Pero hubo una imagen que la guardó la madre superiora y rectora del lugar, Julieta saliendo del baño tapada con una toalla, su figura metida en el medio del vapor dejado por el agua caliente de la ducha y lanzando un beso y mirada furtiva a la lente de la cámara.
“Siempre te amaré por más hombres que llegues a tener.
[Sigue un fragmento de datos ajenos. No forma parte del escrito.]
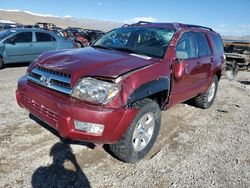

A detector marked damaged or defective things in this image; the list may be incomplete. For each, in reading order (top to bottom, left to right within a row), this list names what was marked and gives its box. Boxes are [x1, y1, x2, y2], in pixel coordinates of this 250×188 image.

dented hood [35, 46, 159, 81]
Yo siempre seré tu AMOR. Somos como imanes humanos, decía al dorso de la foto con letra manuscrita rubricada por Luisa.

La monja haciendo uso de su sexto sentido religioso telefoneó a uno de los investigadores del caso, un veterano inspector de 51 años. “Esto no es algo común entre dos chicas”, dijo y en menos de una hora lo tuvo al inspector en su despacho que se moría por fumar pero en ese recinto no podía hacerlo, la madre superiora le contaba con lujos detallados las costumbres de Julieta tras las rejas, sobre todo lo que las demás internas comentaban, su inclinación al onanismo.

Al cabo de dos meses confesó que la difunta era su “pareja”, así la llamó, que tenían tres años saliendo pero que en el último semestre las cosas se tornaron oscuras porque ella, Julieta, empezó a fijarse en un compañero, en un colega.

Al tiempo, Juan el fotógrafo, tuvo que declarar en la comisaría: “A veces sentía como que Luisa estaba en mi contra porque las iba a visitar al departamento, ella cenaba y ya se iba a dormir y yo me quedaba con Julieta hasta tarde tomando y jugando a las cartas. Lo de que ellas andaban siempre fue un rumor pero Julieta también tuvo noviazgos conocidos con vagos, con hombres”, escribió el cabo en su destartalada máquina cuando tomaba las palabras del declarante.